▶ **Source records**:
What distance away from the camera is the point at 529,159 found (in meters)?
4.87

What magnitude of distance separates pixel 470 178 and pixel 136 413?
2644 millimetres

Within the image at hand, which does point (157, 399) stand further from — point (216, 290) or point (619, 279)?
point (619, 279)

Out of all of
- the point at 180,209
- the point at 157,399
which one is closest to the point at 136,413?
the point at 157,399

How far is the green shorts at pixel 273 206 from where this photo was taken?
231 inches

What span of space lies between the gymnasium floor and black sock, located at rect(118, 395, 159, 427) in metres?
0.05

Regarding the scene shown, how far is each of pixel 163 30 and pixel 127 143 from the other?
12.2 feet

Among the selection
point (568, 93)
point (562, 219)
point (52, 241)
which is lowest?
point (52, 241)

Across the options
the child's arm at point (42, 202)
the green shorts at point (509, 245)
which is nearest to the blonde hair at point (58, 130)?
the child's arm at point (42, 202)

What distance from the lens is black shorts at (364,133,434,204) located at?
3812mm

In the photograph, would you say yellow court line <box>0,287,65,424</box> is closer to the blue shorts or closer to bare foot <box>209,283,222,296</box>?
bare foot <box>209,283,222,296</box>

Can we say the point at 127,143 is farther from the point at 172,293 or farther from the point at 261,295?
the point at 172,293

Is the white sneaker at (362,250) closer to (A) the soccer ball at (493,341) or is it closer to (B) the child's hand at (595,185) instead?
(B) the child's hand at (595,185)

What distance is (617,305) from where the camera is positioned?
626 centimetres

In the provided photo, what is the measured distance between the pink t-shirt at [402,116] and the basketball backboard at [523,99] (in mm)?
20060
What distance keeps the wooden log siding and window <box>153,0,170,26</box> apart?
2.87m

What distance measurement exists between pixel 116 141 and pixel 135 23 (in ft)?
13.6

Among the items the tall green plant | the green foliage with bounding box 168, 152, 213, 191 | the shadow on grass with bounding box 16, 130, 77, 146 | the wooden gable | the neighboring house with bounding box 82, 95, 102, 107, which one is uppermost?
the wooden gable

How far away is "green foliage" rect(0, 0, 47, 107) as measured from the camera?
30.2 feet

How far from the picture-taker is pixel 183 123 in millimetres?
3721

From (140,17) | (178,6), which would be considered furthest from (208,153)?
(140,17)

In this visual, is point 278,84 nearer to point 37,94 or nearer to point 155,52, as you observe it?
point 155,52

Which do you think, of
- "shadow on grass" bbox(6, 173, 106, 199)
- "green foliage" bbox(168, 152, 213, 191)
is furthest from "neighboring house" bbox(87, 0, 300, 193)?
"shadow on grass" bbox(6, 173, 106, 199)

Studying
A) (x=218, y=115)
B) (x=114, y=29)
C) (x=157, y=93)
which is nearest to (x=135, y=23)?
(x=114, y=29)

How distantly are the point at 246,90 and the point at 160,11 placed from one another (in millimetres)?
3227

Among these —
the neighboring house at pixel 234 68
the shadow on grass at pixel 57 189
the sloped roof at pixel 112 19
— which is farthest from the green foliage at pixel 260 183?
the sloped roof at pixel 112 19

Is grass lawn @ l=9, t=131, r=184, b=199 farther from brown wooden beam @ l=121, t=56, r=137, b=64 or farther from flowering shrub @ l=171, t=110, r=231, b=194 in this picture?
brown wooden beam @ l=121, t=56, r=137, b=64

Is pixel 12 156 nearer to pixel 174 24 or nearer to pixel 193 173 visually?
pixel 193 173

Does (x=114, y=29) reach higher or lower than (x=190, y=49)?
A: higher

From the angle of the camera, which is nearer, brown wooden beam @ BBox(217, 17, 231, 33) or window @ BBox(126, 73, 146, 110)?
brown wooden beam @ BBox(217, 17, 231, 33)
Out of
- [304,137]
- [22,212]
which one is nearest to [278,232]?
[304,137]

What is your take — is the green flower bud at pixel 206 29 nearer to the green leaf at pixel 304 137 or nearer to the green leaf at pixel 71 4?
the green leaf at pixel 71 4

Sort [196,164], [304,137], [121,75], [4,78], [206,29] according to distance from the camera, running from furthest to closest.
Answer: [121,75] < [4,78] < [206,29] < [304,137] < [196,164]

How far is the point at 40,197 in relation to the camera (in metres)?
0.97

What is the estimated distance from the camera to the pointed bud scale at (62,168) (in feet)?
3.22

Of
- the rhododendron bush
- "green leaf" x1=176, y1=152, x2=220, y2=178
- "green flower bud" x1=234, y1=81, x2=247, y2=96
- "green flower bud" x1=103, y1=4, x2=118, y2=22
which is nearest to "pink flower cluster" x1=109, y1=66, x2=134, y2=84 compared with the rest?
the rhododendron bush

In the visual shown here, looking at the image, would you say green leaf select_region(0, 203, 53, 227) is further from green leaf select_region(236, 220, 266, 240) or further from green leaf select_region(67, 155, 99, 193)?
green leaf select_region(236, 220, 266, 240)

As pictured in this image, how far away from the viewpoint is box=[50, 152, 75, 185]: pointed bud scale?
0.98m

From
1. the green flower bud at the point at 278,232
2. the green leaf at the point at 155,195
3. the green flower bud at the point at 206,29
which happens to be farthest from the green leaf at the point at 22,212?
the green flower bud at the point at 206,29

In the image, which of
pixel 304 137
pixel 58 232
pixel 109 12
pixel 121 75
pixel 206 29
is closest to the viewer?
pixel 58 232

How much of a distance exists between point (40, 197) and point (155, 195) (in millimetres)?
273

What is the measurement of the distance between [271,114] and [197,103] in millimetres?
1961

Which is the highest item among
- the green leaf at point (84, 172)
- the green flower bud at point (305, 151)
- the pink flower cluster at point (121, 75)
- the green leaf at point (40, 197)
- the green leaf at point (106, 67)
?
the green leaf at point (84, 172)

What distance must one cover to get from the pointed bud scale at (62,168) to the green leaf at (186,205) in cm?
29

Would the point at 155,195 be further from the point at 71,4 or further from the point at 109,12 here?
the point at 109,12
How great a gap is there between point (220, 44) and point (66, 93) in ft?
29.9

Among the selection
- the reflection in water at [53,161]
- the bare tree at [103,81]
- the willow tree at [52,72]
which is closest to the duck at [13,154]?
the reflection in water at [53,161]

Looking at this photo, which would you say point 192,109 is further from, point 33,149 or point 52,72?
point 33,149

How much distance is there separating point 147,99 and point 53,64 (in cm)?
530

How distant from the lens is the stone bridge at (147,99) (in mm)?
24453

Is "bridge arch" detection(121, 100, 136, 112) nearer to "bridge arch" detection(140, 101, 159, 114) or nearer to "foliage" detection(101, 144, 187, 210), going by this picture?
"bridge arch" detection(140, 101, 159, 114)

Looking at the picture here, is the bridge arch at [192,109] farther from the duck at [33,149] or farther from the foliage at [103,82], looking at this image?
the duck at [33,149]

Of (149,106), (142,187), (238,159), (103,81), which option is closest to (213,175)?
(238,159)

▶ **Task instructions**: Render the listing as a two-column CSV with the header row entry,response, beginning at the line that has "Looking at this photo, which" and stopping after the end of the listing. Each row gives one entry's text and its answer, each in a single quoted field, with line breaks replaced by spaces.

▶ **Exercise solution**:
entry,response
"Looking at this photo, which would you say point 192,109 is further from, point 33,149 or point 52,72?","point 33,149"
"How much distance is there separating point 147,99 and point 53,64 (in cm)?","530"
"How distant from the lens is the stone bridge at (147,99) (in mm)?","24453"
"Is ""bridge arch"" detection(121, 100, 136, 112) nearer to ""bridge arch"" detection(140, 101, 159, 114) or nearer to ""foliage"" detection(101, 144, 187, 210), going by this picture?","""bridge arch"" detection(140, 101, 159, 114)"
"Looking at the picture here, is the bridge arch at [192,109] farther from the duck at [33,149] or farther from the foliage at [103,82], looking at this image?","the duck at [33,149]"
"Of (149,106), (142,187), (238,159), (103,81), which option is closest to (213,175)?","(238,159)"